I went to my Desktop properties to change it back to something else, but my wallpaper controls were disabled. What's also weird is that the image is "doctored". Most of the image is real - that is really me behind a goalie prop at the XCel Energy Center - but that flaming flag thing is not a part of the original image. Thus my research began...

  • In the registry, my desktop wallpaper was pointing to an image named "hods.jpg" out on a share of our domain controller.
  • I changed the registry value, but when I rebooted the setting was overwritten.
  • Very few people in the office call me "hods". I have a lousy poker face, but did the best I could yesterday to try and snuff out the person that did this. Nobody fessed up.
  • I talked to a couple of our domain admins and they couldn't figure out how the setting was being written, nor could they identify the the individual who put the image out on the share. The owner was only shown as "Administrator".
  • I checked out the other profile folders under my Documents and Settings folder, and there was only one other one besides myself. That folder is the name of one of our old domain admins and it was created back in January 2005. I didn't see any evidence in there that he had logged in recently.
  • I verified in my startup settings (using msconfig) that no special batch file or script is being run on startup.
  • In the meantime I've eliminated all shared folders and have removed all known "extra" permissions to folders on my machine.
  • I now have successful security events logged to my security log, so I can now find out if someone else is logging in to my machine.

Late yesterday after rebooting another time, my wallpaper settings were unlocked and I could change the wallpaper. I was never able to track down the perpetrator.

What's a bit annoying about all this is that I do demos and use my laptop with client users pretty often, so to unexpectedly see that image stretched across my screen when I log in at a client is a little awkward. But overall, I'd rather find out who is doing it than solve the problem. I guess I'll just see if the problem happens again.

I haven't posted in a while because things have been pretty busy in the office. I haven't had much time at all to continue my WPF research, but there are some other interesting things happening that I hope to write about in the near future.

VS .Net Solution Re-structuring - My development team that works on .Net apps for one of our clients is looking into restructuring the primary Visual Studio .Net solution that holds most of the app code. The way it is currently structured makes it difficult to develop, maintain, and deploy the applications. There are 24 projects in the solution, including web applications and shared assemblies. A new strategy for versioning and deployment is also in the works.

Not-so-shared web controls - I now have ownership of a common web controls project that is a part of the bigger solution named above. It was developed using web user controls but is being deployed for use by multiple web applications. Some trickery with virtual directories is used in an attempt to try and make these web controls "shared", but because of how ASP .Net caches assemblies, it causes many problems during deployment over the different web applications. Ideally I'd like to convert this project into a custom web server control library so that they can be truly shared, but there are over 75 web user controls that would need to be converted. I'm not sure if it will make sense to literally convert everything to custom web server controls, but what we're doing now doesn't work so well either.

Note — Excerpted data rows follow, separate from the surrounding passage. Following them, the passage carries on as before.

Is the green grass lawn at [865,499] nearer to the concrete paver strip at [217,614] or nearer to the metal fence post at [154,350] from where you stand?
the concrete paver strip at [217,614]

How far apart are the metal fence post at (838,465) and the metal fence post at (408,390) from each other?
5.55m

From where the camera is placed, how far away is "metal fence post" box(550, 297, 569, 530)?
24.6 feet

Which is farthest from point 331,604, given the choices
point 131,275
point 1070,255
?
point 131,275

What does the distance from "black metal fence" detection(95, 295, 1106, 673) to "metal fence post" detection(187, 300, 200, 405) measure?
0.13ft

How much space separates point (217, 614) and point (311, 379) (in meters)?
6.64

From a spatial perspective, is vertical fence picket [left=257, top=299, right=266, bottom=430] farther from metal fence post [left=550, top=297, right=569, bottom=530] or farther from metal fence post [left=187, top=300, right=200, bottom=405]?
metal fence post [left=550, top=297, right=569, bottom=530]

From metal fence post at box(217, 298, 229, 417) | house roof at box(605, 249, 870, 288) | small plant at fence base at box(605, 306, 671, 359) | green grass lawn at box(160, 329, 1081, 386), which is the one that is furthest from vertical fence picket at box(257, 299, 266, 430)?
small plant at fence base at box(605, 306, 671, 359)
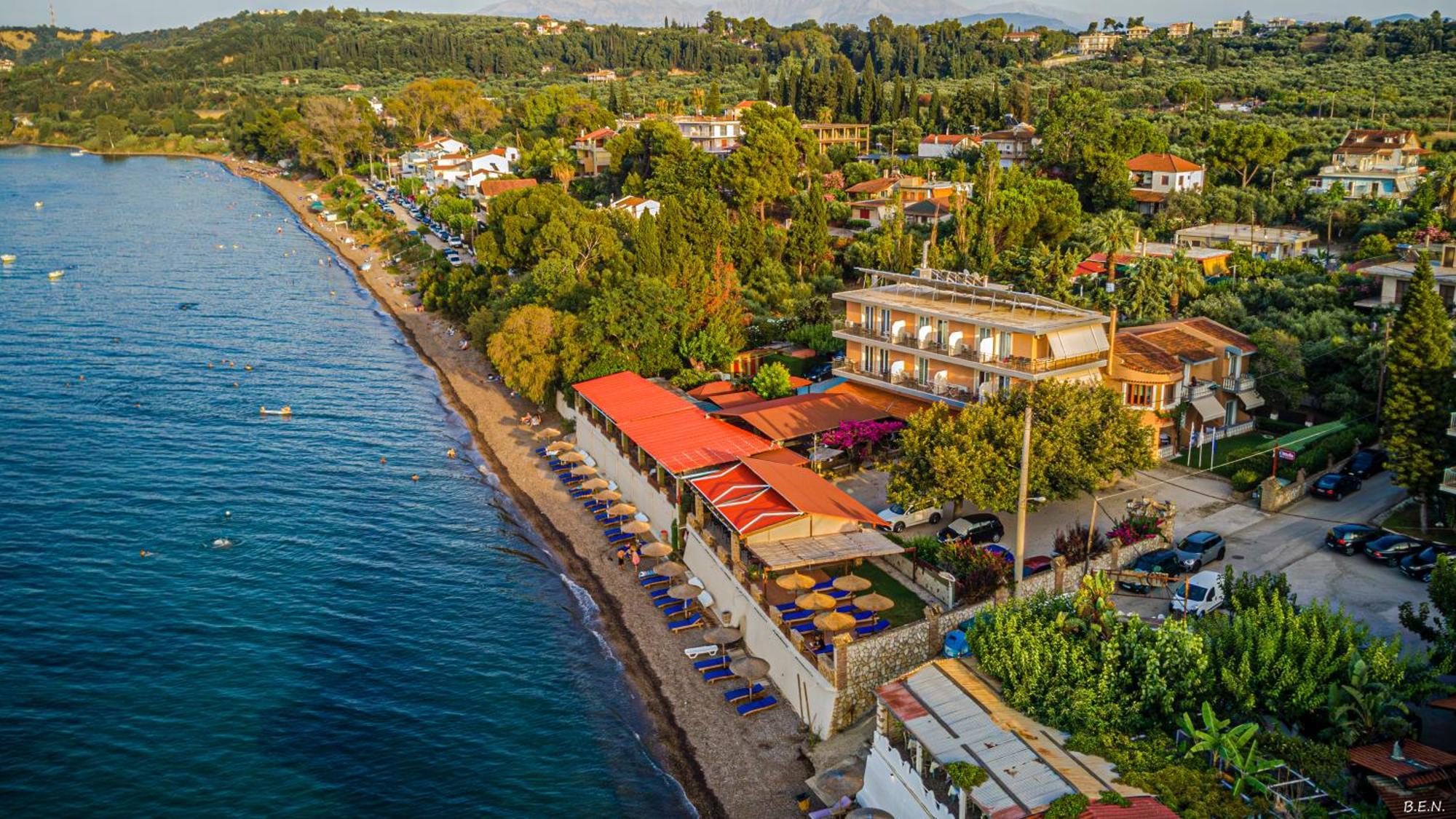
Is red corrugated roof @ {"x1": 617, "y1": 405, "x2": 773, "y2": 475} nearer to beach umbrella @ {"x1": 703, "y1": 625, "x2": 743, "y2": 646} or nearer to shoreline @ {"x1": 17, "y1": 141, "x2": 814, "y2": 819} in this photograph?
shoreline @ {"x1": 17, "y1": 141, "x2": 814, "y2": 819}

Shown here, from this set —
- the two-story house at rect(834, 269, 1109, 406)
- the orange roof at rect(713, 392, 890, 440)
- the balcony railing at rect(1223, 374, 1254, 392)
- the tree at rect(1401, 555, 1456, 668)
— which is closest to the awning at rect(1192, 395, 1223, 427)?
the balcony railing at rect(1223, 374, 1254, 392)

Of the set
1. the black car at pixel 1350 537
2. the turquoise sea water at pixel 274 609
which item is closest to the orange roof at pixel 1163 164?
the black car at pixel 1350 537

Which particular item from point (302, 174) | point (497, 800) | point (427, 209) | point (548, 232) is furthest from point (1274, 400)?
point (302, 174)

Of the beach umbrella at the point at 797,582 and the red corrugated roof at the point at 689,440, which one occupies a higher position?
the red corrugated roof at the point at 689,440

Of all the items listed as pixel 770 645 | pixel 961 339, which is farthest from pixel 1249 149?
pixel 770 645

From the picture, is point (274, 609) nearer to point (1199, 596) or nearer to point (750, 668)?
point (750, 668)

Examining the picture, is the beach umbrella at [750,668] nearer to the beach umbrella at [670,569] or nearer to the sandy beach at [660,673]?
the sandy beach at [660,673]

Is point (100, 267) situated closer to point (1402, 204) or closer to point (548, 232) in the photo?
point (548, 232)

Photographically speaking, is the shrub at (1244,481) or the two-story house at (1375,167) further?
the two-story house at (1375,167)

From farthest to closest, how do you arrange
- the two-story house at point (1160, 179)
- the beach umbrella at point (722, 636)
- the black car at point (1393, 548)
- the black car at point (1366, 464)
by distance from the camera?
1. the two-story house at point (1160, 179)
2. the black car at point (1366, 464)
3. the black car at point (1393, 548)
4. the beach umbrella at point (722, 636)
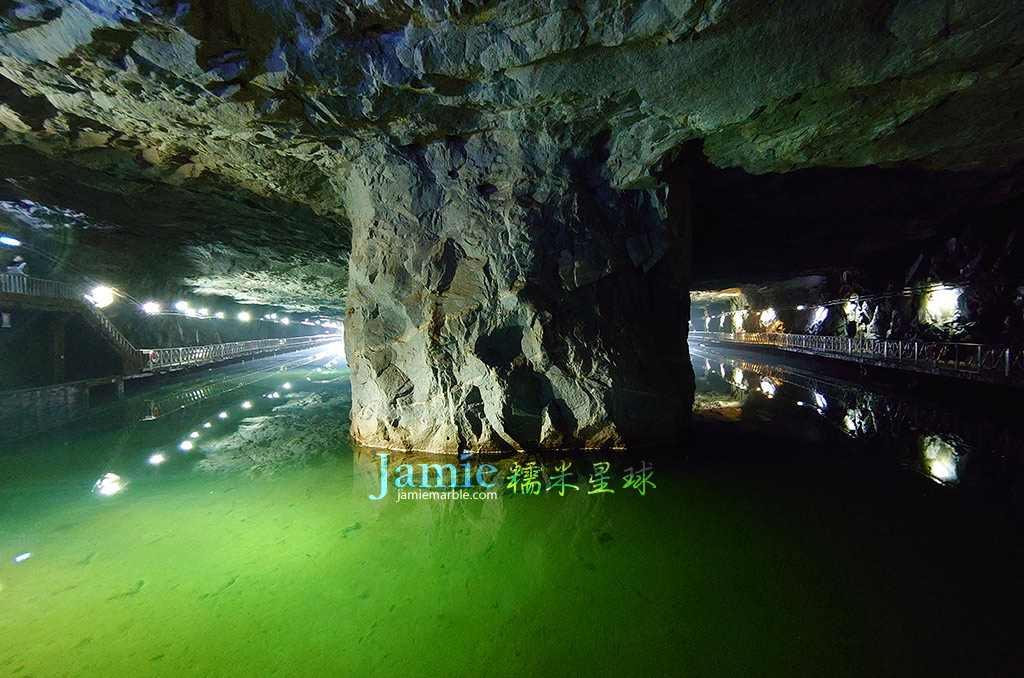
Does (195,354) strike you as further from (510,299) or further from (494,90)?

Perhaps the biggest challenge will be to justify the time needed to work on these issues. Arguably, fixing these issues will result in much higher development productivity and smoother deployments in the future. Short term, the gains may not be noticeable - and will likely slow down any immediate development. Building up the case to work on these issues shouldn't be too difficult, but it will be necessary in order to justify working on them.